The government is planning a further €3 billion in budget cuts. Although the plan has not yet been officially announced, business magazine Challenges reported: “A large part of the cuts will come from ‘controlling the total wage bill’ by 860 million euros. This means cutting 22,000 jobs, or 2 percent of public hospital staff.”

The government reportedly also plans to cut the price it pays for drugs and more expensive medical procedures and cut hospitalization times by pushing for patients to rely more on outpatient surgery.

Business groups have called for relaxing rules on “social dialog” in the workplace in order to eliminate whatever tenuous protections are offered by current workplace negotiation procedures. Business groups denounced the current measures as too expensive.
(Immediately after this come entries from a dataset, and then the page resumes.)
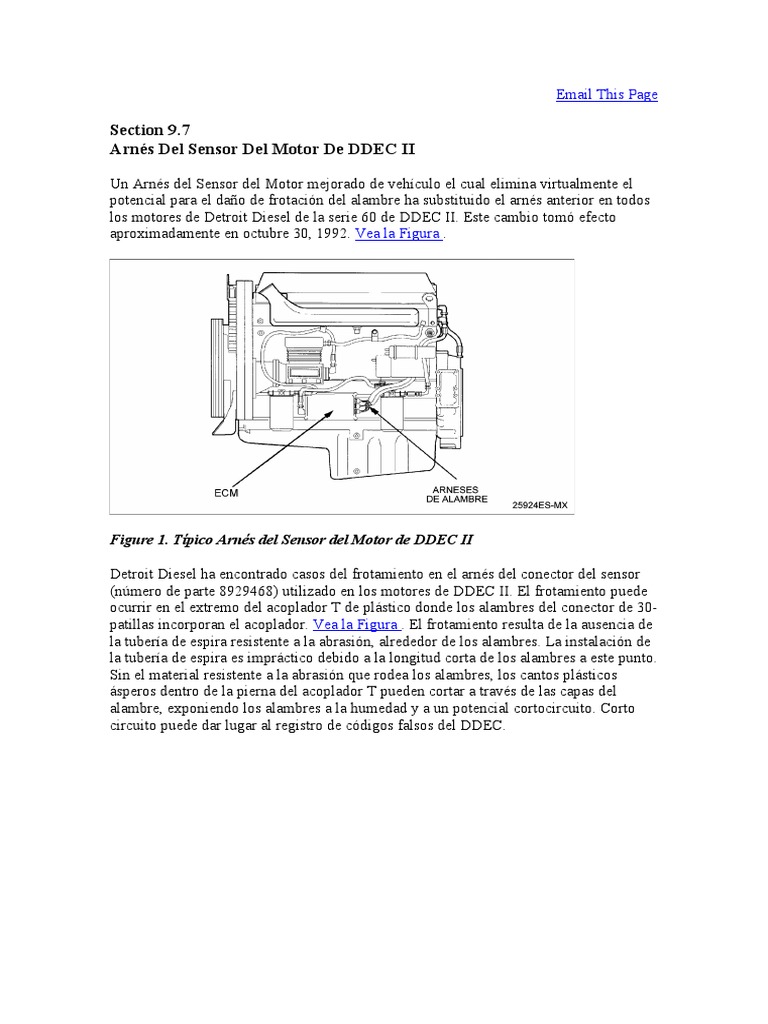 Email This Page

Section 9.7
Arnés Del Sensor Del Motor De DDEC II

Un Arnés del Sensor del Motor mejorado de vehículo el cual elimina virtualmente el potencial para el daño de frotación del alambre ha substituido el arnés anterior en todos los motores de Detroit Diesel de la serie 60 de DDEC II. Este cambio tomó efecto aproximadamente en octubre 30, 1992. Vea la Figura .

ECM
ARNESES DE ALAMBRE
25924ES-MX

Figure 1. Típico Arnés del Sensor del Motor de DDEC II

Detroit Diesel ha encontrado casos del frotamiento en el arnés del conector del sensor (número de parte 8929468) utilizado en los motores de DDEC II. El frotamiento puede ocurrir en el extremo del acoplador T de plástico donde los alambres del conector de 30-patillas incorporan el acoplador. Vea la Figura . El frotamiento resulta de la ausencia de la tubería de espira resistente a la abrasión, alrededor de los alambres. La instalación de la tubería de espira es impráctico debido a la longitud corta de los alambres a este punto. Sin el material resistente a la abrasión que rodea los alambres, los cantos plásticos ásperos dentro de la pierna del acoplador T pueden cortar a través de las capas del alambre, exponiendo los alambres a la humedad y a un potencial cortocircuito. Corto circuito puede dar lugar al registro de códigos falsos del DDEC.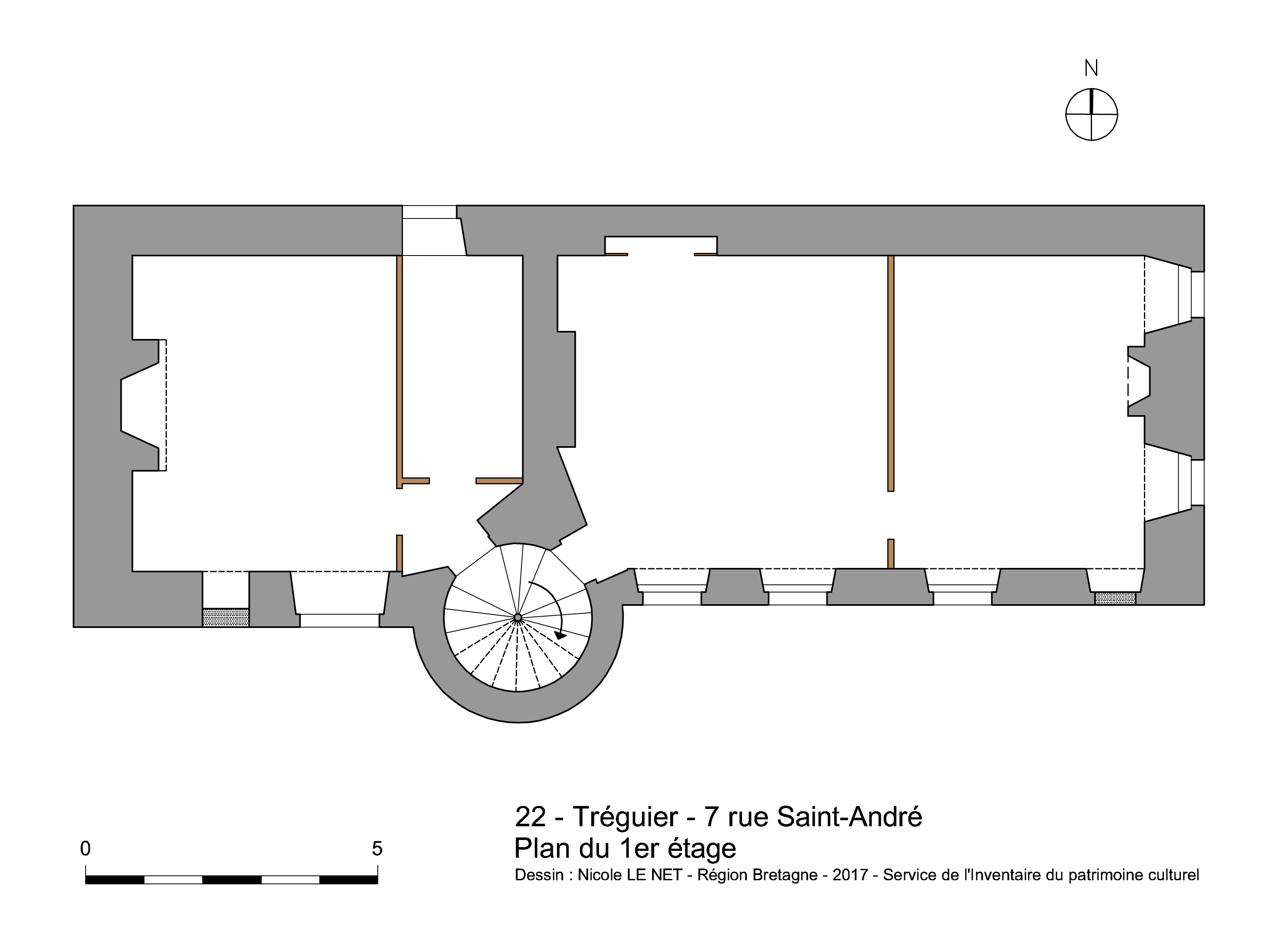 N

0

5

22 - Tréguier - 7 rue Saint-André
Plan du 1er étage
Dessin : Nicole LE NET - Région Bretagne - 2017 - Service de l'Inventaire du patrimoine culturel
Currently, so-called “social thresholds” (seuils sociaux) set out companies’ obligations based on the number of employees. Businesses with fewer than 11 employees have no obligations. Companies with more than 11 employees must organize the election of employee representatives. At 50 employees or more, businesses must create a works council, create a committee on health, safety and working conditions (HSC) and establish a job preservation plan in case of mass layoffs.

The Medef business federation criticised the current thresholds and obligations, calling them “costly and paralysing.”

The CGPME small business federation complained, “A firm going from 49 to 50 workers faces 35 new obligations, and its labor costs go up 4 percent.”

In response to business demands, the reform would “set up a single employee representative body for [companies] up to 300 employees as opposed to the current 200, giving companies the chance to adapt the structure of their employee representative bodies by collective agreement.” For companies with fewer than 11 employees, the government proposes setting up regional committees made up of 10 employee and employer representatives respectively.

The PS government is cynically presenting it as “major social progress.” In fact, it aims to reorganise the workforce in favor of business, further dismantle workers’ rights, and set up precedents for wider attacks against the entire working class.

The unions cynically opposed the measure during their negotiations with the bosses, but they have stated that they expect that the government will pass the bill. Under the new law, the unions would coordinate more closely with employers to police the entire workforce, enforcing even harsher concessions than those they have already offered.

After the meeting with Valls, the PS-linked French Democratic Labour Confederation (CFDT) union hailed the bill, dubbing it “a victory” for workers in small business and claiming that “no prerogative” had been removed for others.

Other unions, including the Stalinist General Confederation of Labour (CGT) and FO (Workers Force), which endorsed previous labour reforms, cynically called yet another day of action for April 9, more than one month away.